## What the exercise asks
Please transcribe the entries below without changing a single character.

## Provided data
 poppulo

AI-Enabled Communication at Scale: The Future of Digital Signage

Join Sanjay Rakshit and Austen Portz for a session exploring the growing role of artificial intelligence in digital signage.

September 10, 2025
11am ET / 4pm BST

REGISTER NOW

## Result below
 poppulo

AI-Enabled Communication at Scale: The Future of Digital Signage

Join Sanjay Rakshit and Austen Portz for a session exploring the growing role of artificial intelligence in digital signage.

September 10, 2025
11am ET / 4pm BST

REGISTER NOW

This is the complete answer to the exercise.